→ **Reading text**
>>>>>

Read Revelation 10, I would like to give you the background to what we find in this chapter so you can see the chapter in its context. Without knowing the context, this chapter would not be understood. At the very beginning in chapter 1, we see Jesus walking among His churches. In chapters 2 and 3, we see the churches experiencing hardship and difficulties and probably wondering why it must be so. “Is God really on our side? Is He really there to help us?” In chapter 4, we see a door opened in heaven. There we see the throne of God and we see that God is really in charge of His universe. In chapter 5, we see Jesus, the Lamb slain, coming to the throne of God and joining the Father. We see glory and honor ascribed to the Lamb of God that takes away the sins of the world. We see a book that was sealed, and only the Lamb was worthy to open the seals.
In chapter 6, as He opens the seals one by one we see the future opened up. We see what is to happen between the time when Jesus came to the time when He will come again. When the first seal is opened, we see Jesus going forth to conquer. When the second seal is opened we see the persecution that follows in the wake of the proclamation of the gospel of Christ and how God's people suffer. As other seals are opened we see them suffer from economic hardship caused by injustice and from the natural calamities that occur in our world. But we see that those who die and are faithful even until death are found in the very presence of God. God protects them. And finally we see the destruction of the wicked.
In chapter 7, we see that the righteous have been saved. And then we come to a series of trumpets that are blown by seven angels. These are revealed to us as the seventh seal is opened. These represent the warning judgments of God that come on the wicked in the world in response to the prayers of the righteous that go up before the throne of God.
In Revelation, chapters 8 and 9, as we see six trumpets sound in response to the prayers of the saints of God, we see God bringing judgment upon rebellious humanity. Yet, in 9:20–21, we see that after all these warnings and judgments inflicted on those who oppose God's people, “... the rest of mankind, who
were not killed by these plagues, did not repent of the works of their hands, that they should not worship demons, and idols of gold, silver, brass, stone, and wood, which can neither see nor hear nor walk; and they did not repent of their murders or their sorceries or their sexual immorality or their thefts.”
All through this period, from chapter 8 and 9, we have been looking at the judgments of the unrighteous and the ungodly in our world. From chapter 10:1 through chapter 11:13, we see a pause in the story of Revelation as John is shown a vision of that which is going to happen for the benefit of God's own people. We have seen the judgment of God being poured out on the wicked in chapters 8 and 9. Now, before we hear the last trumpet blown, God wants us to see that we are going to be preserved and that we will be finally presented before the throne of God and we will be ultimately victorious.

<<<<<

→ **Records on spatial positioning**
>>>>>

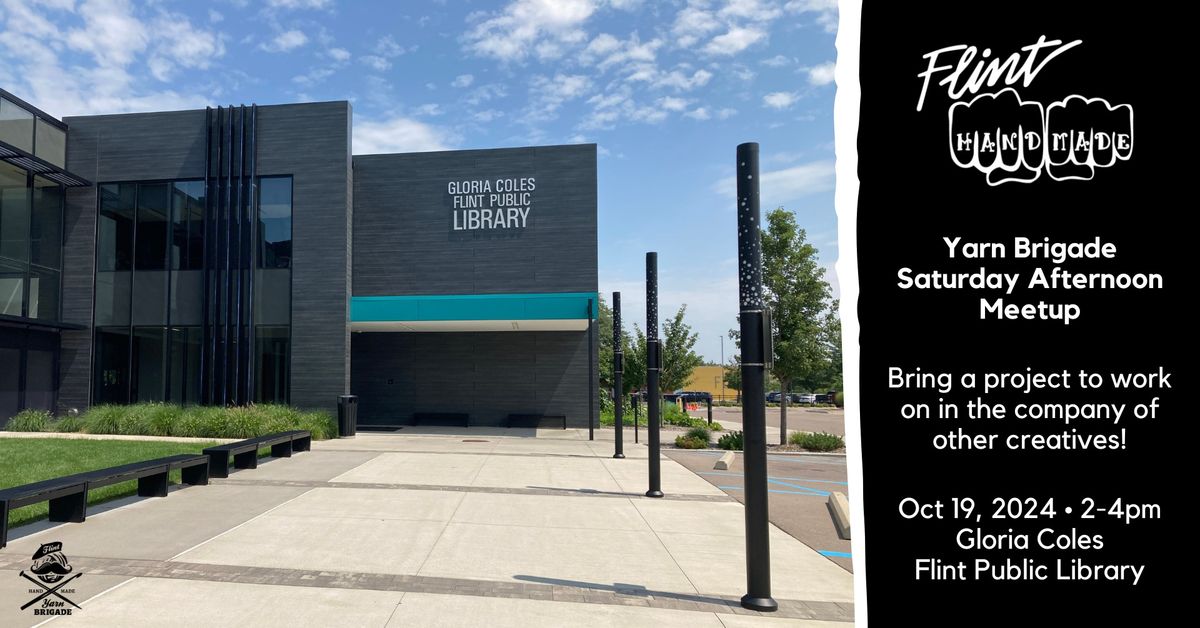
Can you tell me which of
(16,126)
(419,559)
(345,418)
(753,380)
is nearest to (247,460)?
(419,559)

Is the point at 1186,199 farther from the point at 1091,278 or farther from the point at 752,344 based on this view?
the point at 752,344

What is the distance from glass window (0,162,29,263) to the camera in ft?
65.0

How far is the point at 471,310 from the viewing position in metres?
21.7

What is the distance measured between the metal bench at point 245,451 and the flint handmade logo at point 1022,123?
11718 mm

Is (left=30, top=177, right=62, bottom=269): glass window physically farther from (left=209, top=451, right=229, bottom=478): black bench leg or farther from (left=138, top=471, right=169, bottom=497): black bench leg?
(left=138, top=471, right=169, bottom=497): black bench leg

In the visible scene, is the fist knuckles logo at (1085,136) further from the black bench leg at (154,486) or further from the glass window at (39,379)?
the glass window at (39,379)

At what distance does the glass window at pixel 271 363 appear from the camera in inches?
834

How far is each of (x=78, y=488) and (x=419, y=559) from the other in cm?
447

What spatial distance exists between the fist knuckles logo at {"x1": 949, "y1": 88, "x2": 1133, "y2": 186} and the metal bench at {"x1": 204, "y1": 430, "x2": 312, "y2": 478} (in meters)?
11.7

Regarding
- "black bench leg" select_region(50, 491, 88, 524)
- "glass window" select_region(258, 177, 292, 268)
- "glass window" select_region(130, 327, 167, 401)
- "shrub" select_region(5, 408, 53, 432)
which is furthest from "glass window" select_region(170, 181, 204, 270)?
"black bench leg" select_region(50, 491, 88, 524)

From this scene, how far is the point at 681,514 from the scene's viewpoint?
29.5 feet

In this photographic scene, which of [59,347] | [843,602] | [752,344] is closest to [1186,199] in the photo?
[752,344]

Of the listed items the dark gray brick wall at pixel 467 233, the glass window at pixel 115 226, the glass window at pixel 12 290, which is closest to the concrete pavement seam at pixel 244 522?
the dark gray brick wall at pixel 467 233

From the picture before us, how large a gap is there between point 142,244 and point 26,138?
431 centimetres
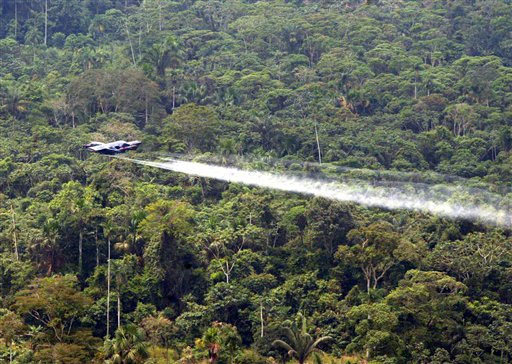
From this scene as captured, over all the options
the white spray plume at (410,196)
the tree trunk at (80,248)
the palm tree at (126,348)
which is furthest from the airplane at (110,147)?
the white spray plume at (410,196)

<<<<<

→ **Task 1**
Answer these questions about the commentary on Revelation.
(a) What is seen when the first seal is opened?
(b) Who blows the series of trumpets that follows chapter 7?
(c) Which verses say that the rest of mankind did not repent?
→ **Task 2**
In the records, copy every line from the one containing "From this scene as" through the end of the records.
The records have no connection to the text.

→ **Correct response 1**
(a) Jesus going forth to conquer.
(b) Seven angels.
(c) 9:20–21.

→ **Correct response 2**
From this scene as captured, over all the options
the white spray plume at (410,196)
the tree trunk at (80,248)
the palm tree at (126,348)
which is furthest from the airplane at (110,147)?
the white spray plume at (410,196)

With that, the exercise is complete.